PMCF's research shows distressed activity in 59 transactions, or 17% of the total number of deals in 2009, compared to 17 transactions or 6% of the 2009 total. The firm did see 281 non-distressed transactions, which represent a strong level of transaction activity given the market conditions. Those deals occurred in spite of credit markets being effectively closed for the first part of the year, as bank lending for transactions dramatically decreased. The global recession pushed many strategic buyers to hoard cash, and private equity buyers were reluctant to bridge valuation gaps that resulted from the lack of credit or low debt availability. In addition, valuations were adversely impacted and many sellers decided to wait until earnings increased or pricing improved.

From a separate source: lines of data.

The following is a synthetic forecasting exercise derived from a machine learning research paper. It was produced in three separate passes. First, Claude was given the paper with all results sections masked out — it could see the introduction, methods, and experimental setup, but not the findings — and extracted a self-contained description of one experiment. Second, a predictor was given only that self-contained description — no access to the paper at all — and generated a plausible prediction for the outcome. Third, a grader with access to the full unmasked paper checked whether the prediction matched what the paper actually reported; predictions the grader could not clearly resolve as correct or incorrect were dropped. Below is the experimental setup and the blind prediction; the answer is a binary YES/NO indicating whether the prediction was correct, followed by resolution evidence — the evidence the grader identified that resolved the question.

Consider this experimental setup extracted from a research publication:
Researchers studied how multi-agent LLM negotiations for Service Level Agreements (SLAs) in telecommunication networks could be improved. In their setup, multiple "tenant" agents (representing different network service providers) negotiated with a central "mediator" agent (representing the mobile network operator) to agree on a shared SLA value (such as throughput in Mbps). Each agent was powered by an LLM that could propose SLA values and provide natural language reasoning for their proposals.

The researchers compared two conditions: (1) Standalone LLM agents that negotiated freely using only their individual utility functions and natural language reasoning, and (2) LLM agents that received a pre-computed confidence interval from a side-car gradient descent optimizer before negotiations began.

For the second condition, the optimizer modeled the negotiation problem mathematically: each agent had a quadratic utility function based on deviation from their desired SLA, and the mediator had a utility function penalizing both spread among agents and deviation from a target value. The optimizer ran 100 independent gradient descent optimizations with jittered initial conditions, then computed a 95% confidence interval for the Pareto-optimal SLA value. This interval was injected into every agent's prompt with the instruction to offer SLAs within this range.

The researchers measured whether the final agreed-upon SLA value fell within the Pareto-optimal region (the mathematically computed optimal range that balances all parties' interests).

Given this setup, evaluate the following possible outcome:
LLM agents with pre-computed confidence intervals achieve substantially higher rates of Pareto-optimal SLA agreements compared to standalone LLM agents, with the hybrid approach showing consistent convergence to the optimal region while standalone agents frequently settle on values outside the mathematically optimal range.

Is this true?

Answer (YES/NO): YES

Companies that were active took part in what could be described as a buyer's market, with a higher percentage of smaller transactions. The industry remains highly fragmented, however, and the consolidation trend will likely continue, according to PMCF, even through unfavorable conditions. The company is forecasting an increase in non-distressed, quality transactions in the plastics and packaging industry in 2010. "We believe the positive signs shown in the second half of 2009 will continue in 2010," PMCF noted in the report, "with the major variables being continued economic recovery and credit market improvement."

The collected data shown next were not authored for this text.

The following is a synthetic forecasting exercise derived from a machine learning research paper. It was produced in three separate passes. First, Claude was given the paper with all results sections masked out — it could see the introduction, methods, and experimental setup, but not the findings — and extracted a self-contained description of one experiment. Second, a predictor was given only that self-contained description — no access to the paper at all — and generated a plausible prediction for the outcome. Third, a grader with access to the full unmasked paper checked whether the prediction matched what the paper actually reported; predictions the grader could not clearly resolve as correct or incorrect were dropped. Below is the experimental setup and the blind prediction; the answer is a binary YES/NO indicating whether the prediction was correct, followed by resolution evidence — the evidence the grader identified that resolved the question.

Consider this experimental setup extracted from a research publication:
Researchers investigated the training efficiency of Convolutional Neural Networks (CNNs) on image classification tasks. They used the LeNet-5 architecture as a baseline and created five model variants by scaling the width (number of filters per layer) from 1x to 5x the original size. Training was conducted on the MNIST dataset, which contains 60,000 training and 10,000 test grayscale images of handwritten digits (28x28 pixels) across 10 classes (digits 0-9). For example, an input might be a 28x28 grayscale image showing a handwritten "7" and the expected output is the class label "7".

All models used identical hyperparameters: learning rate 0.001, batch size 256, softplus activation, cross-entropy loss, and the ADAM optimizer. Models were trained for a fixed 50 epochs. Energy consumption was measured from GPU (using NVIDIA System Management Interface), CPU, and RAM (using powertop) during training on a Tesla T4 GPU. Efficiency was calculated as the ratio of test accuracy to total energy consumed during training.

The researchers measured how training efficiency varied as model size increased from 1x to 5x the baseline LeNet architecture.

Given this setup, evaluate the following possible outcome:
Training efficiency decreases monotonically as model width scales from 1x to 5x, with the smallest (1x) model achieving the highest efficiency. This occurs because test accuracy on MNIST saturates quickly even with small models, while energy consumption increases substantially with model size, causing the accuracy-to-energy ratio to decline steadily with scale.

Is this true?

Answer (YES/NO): NO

By sector, plastic packaging transactions increased 27% from 2008 to 2009. The 25-deal gain was led by a number of "marquee" transactions and a large up tick in food and beverage, industrial, and consumer transactions. Financial buyer transaction volume was up 31% and represented 44% of all transactions. About 25% of the growth came from strategic buyers, accounting for 56% of transactions. The relative breakdown of rigid, flexible, and bottling packaging transactions stayed consistent, with rigid packaging experiencing the highest volume growth at 31%. Both flexible and bottling transactions also experienced meaningful growth, at 26% and 25%, respectively. The 54% increase in plastic packaging transactions during the fourth quarter of 2009 suggests that momentum is strong for further industry consolidation in 2010, driven by additional financial buyer interest, steady growth in demand, and supplier fragmentation.

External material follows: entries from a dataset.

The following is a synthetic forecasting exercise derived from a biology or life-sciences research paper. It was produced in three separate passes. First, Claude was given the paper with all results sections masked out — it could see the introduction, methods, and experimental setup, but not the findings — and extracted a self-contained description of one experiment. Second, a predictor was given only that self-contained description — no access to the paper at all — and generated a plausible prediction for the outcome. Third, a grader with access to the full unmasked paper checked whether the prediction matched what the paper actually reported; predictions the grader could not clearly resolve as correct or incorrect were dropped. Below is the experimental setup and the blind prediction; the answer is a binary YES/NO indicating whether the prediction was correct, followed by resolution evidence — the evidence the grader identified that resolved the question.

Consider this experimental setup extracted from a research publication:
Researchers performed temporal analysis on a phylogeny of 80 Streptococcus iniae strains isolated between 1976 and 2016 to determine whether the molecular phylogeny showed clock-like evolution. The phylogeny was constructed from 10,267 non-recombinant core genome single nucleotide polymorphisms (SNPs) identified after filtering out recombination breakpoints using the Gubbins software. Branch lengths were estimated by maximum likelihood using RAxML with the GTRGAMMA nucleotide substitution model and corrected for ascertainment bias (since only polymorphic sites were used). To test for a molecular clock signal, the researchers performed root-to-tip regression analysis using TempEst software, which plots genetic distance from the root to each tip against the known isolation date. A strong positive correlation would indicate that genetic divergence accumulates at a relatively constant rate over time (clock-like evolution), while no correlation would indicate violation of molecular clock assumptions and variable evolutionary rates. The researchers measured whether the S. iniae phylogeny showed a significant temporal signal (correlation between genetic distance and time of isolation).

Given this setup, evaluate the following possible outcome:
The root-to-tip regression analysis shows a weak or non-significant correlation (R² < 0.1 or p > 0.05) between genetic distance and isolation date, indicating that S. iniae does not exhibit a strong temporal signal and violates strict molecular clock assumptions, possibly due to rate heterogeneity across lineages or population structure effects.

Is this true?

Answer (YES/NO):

Plastic injection molders deals increased 10% from 2008 to 2009, driven in large part by distressed deals. Around 51% of transactions were from financial buyers, with that sub set experiencing 38% growth in deal volume. Strategic buyers, however, saw their activity drop 9% year over year. The volume of automotive transactions exploded by 155%, fueled by distressed transactions.
For film extruders, converters, and suppliers, activity increased by eight transactions, or 15%. While strategic buyer activity remained flat, financial buyer transactions experienced 42% volume growth year over year, highlighting improved credit conditions throughout the year.
Plastics raw materials experienced a moderate improvement from 2008 to 2009, with the total number of transactions up by seven, or 14%. Color and compounding deals were up significantly, expanding by 120%. The volume of sheet extrusion and thermoforming deals increased 18% last year versus 2008. This was largely led by an up tick in financial buyer activity in both volume and as a percentage of overall transactions. PMCF concluded that financial buyers are attracted to packaging as it is less cyclical than other end markets and offers steady growth. Blowmolding transactions were up by five for an increase of 29%.
PMCF's Plastics and Packaging Index has underperformed the S&P 500, on average, by approximately 3% since the beginning of Q4 2009. The Index has nearly doubled since early March following the S&P and does show signs of an economic recovery, however.
Overall U.S. private equity deal volume declined 38% in 2009, with 530 transactions, versus 859 transactions during 2008. U.S. M&A volume for deals less than $500 million totaled 9618 in 2009, a 10% decrease from 10,700 deals in 2008. The fourth quarter of 2009, however, reported 3042 transactions, an increase of 33% from the prior-year activity. Total deal value in 2009 dropped 27% year over year, but Q4 2009 was up 69% versus Q4 2008.